▶ **Given problem**: Each line from the one that contains "From the camera's perspective, how" to the end of the material must be set down exactly, and no line before it.

▶ **Data rows**:

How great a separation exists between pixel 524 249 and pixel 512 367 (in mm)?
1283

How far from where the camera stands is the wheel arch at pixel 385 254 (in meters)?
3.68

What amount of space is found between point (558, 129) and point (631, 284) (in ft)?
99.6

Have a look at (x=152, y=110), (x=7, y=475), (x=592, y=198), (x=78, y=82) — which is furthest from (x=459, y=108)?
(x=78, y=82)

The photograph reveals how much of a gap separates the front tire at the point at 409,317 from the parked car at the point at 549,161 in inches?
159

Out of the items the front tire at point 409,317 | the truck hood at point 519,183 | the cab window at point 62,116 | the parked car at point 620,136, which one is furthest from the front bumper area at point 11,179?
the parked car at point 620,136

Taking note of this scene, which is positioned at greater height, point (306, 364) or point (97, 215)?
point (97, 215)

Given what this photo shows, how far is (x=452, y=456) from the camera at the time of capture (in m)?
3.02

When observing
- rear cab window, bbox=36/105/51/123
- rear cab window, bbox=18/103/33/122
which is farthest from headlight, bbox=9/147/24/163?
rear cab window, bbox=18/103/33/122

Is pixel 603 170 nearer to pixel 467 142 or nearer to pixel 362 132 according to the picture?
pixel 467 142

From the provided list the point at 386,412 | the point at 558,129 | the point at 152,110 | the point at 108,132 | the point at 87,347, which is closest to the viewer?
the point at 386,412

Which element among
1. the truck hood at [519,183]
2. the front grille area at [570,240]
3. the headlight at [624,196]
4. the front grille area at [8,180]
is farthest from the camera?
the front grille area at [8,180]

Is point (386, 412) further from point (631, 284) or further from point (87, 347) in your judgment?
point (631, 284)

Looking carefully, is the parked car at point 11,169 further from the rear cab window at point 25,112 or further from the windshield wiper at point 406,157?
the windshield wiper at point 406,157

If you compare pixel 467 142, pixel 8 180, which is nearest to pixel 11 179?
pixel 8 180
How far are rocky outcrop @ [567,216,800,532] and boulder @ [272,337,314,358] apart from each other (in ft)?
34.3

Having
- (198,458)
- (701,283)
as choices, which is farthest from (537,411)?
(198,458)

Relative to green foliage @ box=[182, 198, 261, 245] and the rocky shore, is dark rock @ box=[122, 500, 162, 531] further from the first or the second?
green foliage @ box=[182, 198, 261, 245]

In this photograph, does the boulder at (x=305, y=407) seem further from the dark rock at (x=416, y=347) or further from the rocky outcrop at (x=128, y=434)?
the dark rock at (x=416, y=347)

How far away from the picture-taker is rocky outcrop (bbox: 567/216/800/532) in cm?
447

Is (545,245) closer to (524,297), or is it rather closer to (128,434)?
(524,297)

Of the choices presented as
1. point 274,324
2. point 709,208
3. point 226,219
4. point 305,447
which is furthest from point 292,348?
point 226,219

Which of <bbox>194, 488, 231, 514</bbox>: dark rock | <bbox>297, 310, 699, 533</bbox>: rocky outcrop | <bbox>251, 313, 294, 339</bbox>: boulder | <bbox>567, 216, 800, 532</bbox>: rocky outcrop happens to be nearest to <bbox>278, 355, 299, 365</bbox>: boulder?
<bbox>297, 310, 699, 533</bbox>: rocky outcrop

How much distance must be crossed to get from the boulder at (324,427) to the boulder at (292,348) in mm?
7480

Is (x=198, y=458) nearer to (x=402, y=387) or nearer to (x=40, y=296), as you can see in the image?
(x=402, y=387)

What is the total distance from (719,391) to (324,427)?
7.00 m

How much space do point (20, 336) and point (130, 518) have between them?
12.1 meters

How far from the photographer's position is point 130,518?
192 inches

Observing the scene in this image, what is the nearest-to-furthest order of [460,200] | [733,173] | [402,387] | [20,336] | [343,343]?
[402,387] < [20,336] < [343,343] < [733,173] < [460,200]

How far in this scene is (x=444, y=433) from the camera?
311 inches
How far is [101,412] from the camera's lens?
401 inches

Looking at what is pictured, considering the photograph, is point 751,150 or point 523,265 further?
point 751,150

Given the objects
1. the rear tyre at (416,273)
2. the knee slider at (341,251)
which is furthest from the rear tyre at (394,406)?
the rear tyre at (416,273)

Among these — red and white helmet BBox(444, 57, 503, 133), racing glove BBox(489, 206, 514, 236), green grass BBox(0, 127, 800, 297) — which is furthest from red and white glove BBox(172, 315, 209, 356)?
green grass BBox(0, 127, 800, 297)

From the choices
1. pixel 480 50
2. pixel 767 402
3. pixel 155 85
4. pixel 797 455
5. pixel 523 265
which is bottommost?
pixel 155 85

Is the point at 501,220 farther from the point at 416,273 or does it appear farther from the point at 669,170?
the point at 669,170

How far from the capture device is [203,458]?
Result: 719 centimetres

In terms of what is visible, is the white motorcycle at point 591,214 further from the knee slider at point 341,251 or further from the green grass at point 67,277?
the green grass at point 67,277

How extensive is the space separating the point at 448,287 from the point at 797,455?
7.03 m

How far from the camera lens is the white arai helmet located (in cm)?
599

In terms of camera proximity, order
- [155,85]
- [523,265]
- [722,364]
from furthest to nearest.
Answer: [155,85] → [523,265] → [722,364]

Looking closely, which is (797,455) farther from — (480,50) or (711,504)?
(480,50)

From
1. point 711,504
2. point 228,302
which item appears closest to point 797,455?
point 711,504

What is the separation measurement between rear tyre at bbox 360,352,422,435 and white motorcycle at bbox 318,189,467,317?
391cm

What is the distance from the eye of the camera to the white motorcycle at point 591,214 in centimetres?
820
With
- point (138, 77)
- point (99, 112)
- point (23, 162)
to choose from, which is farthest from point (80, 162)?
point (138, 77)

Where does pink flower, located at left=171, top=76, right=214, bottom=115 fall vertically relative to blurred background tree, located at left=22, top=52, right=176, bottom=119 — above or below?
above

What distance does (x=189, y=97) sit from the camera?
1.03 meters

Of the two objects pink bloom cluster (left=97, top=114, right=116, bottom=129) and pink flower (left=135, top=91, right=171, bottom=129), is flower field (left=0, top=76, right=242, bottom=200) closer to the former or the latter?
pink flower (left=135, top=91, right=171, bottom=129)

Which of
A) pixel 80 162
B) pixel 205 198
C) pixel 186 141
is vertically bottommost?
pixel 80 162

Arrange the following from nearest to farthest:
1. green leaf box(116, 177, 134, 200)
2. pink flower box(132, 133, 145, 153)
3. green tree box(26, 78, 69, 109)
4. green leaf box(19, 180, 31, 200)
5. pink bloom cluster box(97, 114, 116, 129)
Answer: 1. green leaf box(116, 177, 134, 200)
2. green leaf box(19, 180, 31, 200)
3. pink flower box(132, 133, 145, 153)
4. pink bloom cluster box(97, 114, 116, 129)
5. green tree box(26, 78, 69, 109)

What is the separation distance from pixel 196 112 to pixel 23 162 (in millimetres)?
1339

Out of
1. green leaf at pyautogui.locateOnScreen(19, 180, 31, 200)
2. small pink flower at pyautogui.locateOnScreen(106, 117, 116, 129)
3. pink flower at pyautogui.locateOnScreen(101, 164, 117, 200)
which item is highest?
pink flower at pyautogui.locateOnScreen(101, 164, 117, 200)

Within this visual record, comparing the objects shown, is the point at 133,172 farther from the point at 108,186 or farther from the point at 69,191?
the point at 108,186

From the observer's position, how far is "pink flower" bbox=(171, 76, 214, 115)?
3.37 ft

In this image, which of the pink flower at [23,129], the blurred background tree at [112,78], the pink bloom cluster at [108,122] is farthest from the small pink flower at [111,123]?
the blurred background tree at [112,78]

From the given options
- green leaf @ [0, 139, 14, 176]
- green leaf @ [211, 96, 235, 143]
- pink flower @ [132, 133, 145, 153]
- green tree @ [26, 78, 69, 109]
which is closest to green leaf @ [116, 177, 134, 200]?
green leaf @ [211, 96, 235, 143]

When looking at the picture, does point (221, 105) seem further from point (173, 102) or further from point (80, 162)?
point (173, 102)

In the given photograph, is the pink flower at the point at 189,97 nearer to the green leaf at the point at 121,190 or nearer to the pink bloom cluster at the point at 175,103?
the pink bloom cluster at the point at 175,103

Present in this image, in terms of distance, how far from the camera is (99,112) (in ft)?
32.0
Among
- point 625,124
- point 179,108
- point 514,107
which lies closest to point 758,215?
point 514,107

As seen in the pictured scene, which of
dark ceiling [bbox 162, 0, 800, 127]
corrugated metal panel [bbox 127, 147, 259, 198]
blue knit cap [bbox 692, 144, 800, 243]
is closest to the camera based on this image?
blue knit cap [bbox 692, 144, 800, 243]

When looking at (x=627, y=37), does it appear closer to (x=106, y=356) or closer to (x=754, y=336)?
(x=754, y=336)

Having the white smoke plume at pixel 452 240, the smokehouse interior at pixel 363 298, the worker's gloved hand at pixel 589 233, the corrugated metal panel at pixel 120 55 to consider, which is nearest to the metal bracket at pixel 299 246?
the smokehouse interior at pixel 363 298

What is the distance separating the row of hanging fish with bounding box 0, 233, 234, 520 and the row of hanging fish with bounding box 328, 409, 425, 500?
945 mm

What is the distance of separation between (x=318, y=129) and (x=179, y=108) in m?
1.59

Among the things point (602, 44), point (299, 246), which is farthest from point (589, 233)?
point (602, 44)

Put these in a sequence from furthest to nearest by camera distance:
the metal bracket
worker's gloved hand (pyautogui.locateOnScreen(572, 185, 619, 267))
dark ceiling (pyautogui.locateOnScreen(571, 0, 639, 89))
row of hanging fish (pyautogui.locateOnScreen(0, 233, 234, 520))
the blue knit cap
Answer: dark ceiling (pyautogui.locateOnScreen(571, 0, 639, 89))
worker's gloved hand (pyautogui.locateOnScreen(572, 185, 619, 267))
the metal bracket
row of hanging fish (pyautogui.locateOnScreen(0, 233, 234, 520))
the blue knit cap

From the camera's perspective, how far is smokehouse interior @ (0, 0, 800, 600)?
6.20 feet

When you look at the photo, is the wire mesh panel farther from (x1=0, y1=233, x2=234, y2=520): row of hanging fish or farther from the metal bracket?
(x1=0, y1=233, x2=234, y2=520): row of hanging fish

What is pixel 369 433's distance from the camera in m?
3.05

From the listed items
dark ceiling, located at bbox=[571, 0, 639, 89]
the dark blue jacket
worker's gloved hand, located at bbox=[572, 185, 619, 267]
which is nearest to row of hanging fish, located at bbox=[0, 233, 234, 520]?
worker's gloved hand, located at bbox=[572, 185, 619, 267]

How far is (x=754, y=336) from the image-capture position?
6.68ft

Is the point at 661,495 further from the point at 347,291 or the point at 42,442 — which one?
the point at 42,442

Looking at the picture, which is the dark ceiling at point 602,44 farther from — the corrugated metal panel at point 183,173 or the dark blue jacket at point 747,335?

▶ **The output**:
From the camera's perspective, how far is smokehouse interior @ (0, 0, 800, 600)?
6.20 feet

When you look at the photo, is the wire mesh panel farther from (x1=0, y1=233, x2=234, y2=520): row of hanging fish or farther from the metal bracket?
(x1=0, y1=233, x2=234, y2=520): row of hanging fish

What is pixel 369 433's distance from the camera in m?
3.05

From the listed items
dark ceiling, located at bbox=[571, 0, 639, 89]
the dark blue jacket
worker's gloved hand, located at bbox=[572, 185, 619, 267]
which is nearest to row of hanging fish, located at bbox=[0, 233, 234, 520]?
worker's gloved hand, located at bbox=[572, 185, 619, 267]

How far is (x=754, y=336) from the image-capture position?
6.68ft

Is the point at 661,495 further from the point at 347,291 or the point at 42,442 — which one?
the point at 42,442

Looking at the picture, which is the dark ceiling at point 602,44 farther from — the corrugated metal panel at point 183,173 or the dark blue jacket at point 747,335?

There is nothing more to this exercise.